For purposes of clarity, let me quote a part of what Dogara said: “From the very pedestrian interpretation of the functions of the three arms of government, one makes laws, the other executes the laws, the other interprets the laws. So a declaration as to which of the arms has the powers and the rights, in as much as it is related to the interpretation of the law, is the function of the Judiciary and not the Executive.
“I don’t want to believe that the Acting President made that statement; I don’t want to believe that, sincerely speaking. Because when it comes to the issue of the budget, I think we better say this thing and make it very clear so that our people will have a better understanding. When it comes to the budget, the power of the purse in a presidential system of government rests in the parliament.
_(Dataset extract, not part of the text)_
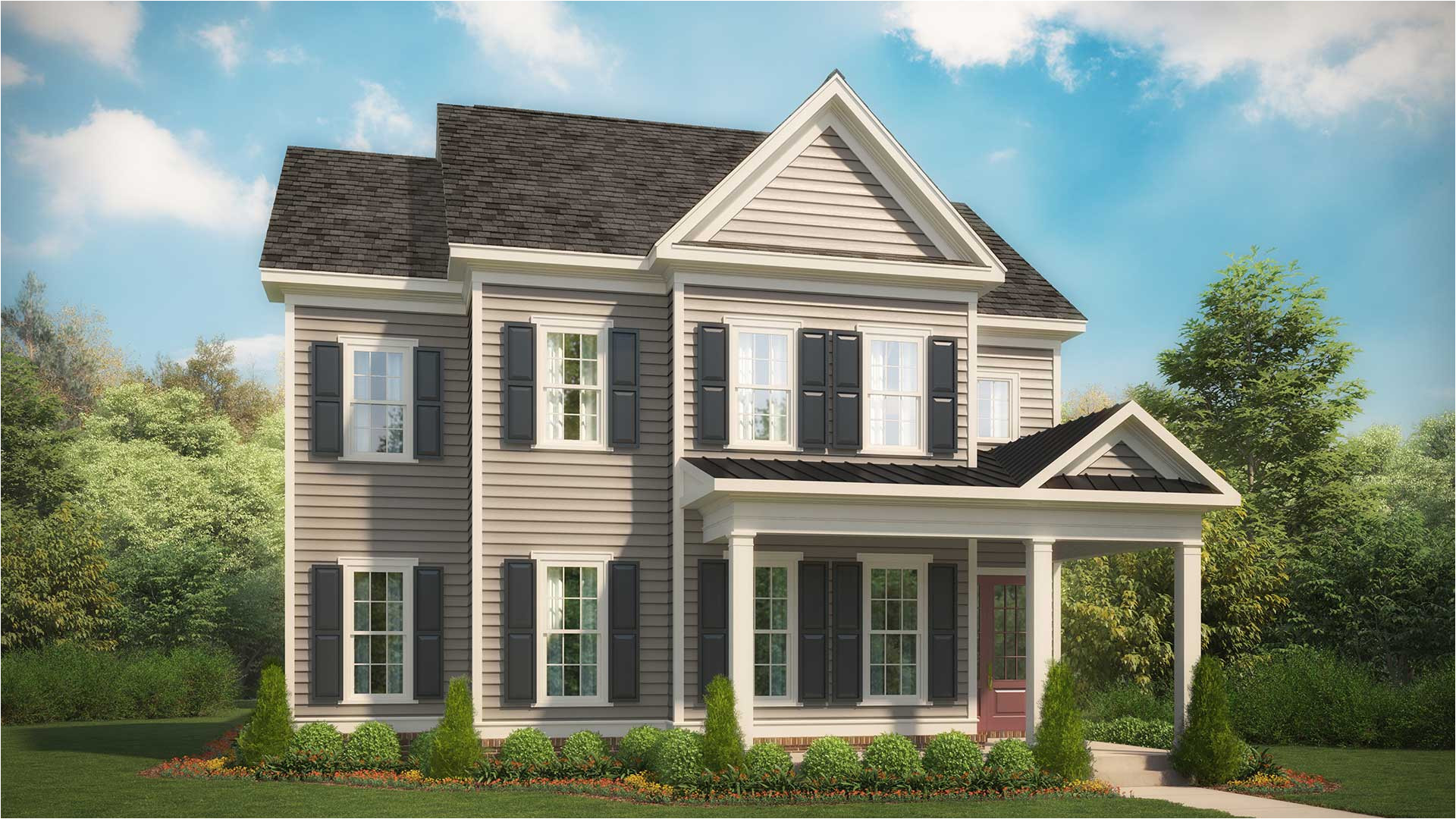 Preferred Homes Columbus Ga Inwood In Woodstock Ga New Homes Floor Plans by Stanley Martin Homes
“The reason why (sic) the constitution designers made it that way is because the Executive is just one man; it is just the President. Every other person in the Executive is acting on behalf of the President. So the relationship between the President and every other person there is that of servant and the master. It is only in the parliament where we have representatives of the people that there is equality and you can say your mind on any issue; you can bring matters of priority the way you like. The only time you can be cautioned is when you go outside the rules of debate. But in the Executive, it is not the case.”
In specific terms, the Speaker noted that “In the case of the budget, for instance, if it were the case that parliament disagrees with the Executive on the budget; the worst the Executive can do is to say that they will not sign; and after 30 days, if we can muster two-thirds, and it doesn’t have to be two thirds of the entire membership, once the quorum is formed, two third of the members sitting and voting, we can override the veto of the President and pass it into law.”
Before we even get to this point of argument, it is imperative to remind the Acting President that there is a constitutional provision requiring that every bill must be presented to the National Assembly so that members can make laws out of them. Regarding the Appropriation Bill in particular, Section 81 is very clear on what should be done. Nothing in this section suggests that when the bill is laid before the lawmakers, they should just read it and return the document and its content to the Executive for implementation without any alteration.
Even between individuals or colleagues, without the backing of the constitution, the mere fact that you have submitted your proposal to another person to read implies that he has a right to correct both factual and typographic errors. It is impossible to assume the Executive is perfect in all it does. That is why the constitution, which Osinbajo swore to uphold, makes it clear that the bill be laid before the lawmakers.
The mere fact that the constitution demands that the bill be submitted to the National Assembly means that such a bill is subject to scrutiny by the lawmakers. By its very nature, the Legislature is the only arm of government that must seek the opinions of the people or the masses before taking any decision on issues of national importance; particularly in the all important area of lawmaking. Historically, the Appropriation Bill is the regarded as the most important bill to be passed by any Legislature because its implementation naturally affects every segment of the society.
It is based on this that the bill must be subjected to public scrutiny and inputs from the public taken into consideration during its passage into law. The Executive lacks such freedom of consultation with the larger society. That explains why the lawmakers have to examine and where necessary alter the bill to appropriately reflect the feelings, demands and interest of the people. It must be understood that this is different from the so called padding of the budget.